ST Edge AI Core for STM32MPU series

for STM32MPU target, based on ST Edge AI Core Technology 2.2.0

STM32MPU target

Overview

The article describes the specificities of the command line for the STM32MPUs targets.

Supported features

The command line allow the user to select a specific target. In this article, the focus is on STM32MPUs targets.

The main CLI functions for STM32MPUs are described in the picture below:

Analyze command allows to gather informations on your model such as shapes, format, quantization scheme… It is currently under development and will available soon.
Generate command is used to create an optimized model that can be run on Neural Processing Unit (NPU) from your base model. This command generate an Network Binary Graph (NBG), it can be copied directly to your STM32MPU board for use in your application.
Validate command allows to benchmark the generated model and verify the impact of the optimization.

On STM32MP2x boards, the quantization format supported by the NPU is exclusively 8-bits per-tensor asymmetric. For the best inference performance, please provide a model that follows this recommendation. If the model provided is using another quantization scheme, like per-channel quantization, the generated NBG model will run mainly on Graphics Processing Unit (GPU) instead of NPU increasing the inference time.

Warning: The provided ONNX/TFLite model should not contain dynamic shape.

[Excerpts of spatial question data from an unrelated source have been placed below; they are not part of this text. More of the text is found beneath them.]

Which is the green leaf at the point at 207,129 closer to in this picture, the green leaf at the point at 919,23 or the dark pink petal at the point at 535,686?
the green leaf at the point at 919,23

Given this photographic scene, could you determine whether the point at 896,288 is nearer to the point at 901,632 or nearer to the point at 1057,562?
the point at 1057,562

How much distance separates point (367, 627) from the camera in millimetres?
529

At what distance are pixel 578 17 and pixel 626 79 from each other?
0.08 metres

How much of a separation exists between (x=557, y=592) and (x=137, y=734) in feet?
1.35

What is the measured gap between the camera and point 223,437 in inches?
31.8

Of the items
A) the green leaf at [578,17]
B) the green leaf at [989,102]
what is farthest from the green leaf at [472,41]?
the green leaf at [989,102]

For more information, please visit the wiki page at https://wiki.st.com/stm32mpu/wiki/Category:X-LINUX-AI_expansion_package in AI - Tools category.

Supported STM32MPU series

supported series	description
`stm32mp25`	STM32MP25 device with dual ARM Cortex-A35 cores, ARM Cortex-M33 core and NPU accelerator

Analyze command

This command is not implemented yet. It will be available in a future version.

Generate command

Minimal options

To generate a model optimized for the STM32MPUs platforms there is no specific option, it is only needed to specify the path to the AI model and the target used. The output model generated is a Network Binary Graph (NBG) with the .nb extension, it is pre-compiled and optimized for your choosen target. The main generate command process for STM32MPUs is described in the picture below:

`--model / -m`

It is the path to an AI model. Currently for STM32MPUs targets, only TFLite and ONNX models can be converted to Network Binary Graph (NBG).

`--target`

It is the name of the STM32MPU target for which you want to generate the optimized Network Binary Graph (NBG).

`--entropy`

This variable should be used when the provided model have PER-CHANNEL quantization scheme. The entropy argument allow the tool to modify the model in order to convert PER-CHANNEL quantized to PER-TENSOR quantized layers. The entropy is a float value in the range [0, 1]. When the value is close to 1

`--input-data-type`

This variable is only used when the provided model have FLOAT32 input(s). By default, if the model have FLOAT32 input(s), the STM32MPU tool is automatically interpreting the input(s) as FLOAT16. To keep the input type to FLOAT32 this variable need to be setted. ex: –input-data-type float32 Warning: –input-data-type argument will have no effect if –output-data-type argument is not set to float32.

`--output-data-type`

This variable is only used when the provided model have FLOAT32 output(s). By default, if the model have FLOAT32 output(s), the STM32MPU tool is automatically interpreting the output(s) as FLOAT16. To keep the input type to FLOAT32 this variable need to be setted. ex: –output-data-type float32

Additional options

`--workspace / -w`

It is the path to the workspace directory. The report of the generate command will be stored in this directory.

`--output / -o`

It is the path to the output directory. The generated Network Binary Graph will be stored in this directory.

`--no-report`

With this argument, the report will not be generated.

Example

Generate only the Network Binary Graph (NBG)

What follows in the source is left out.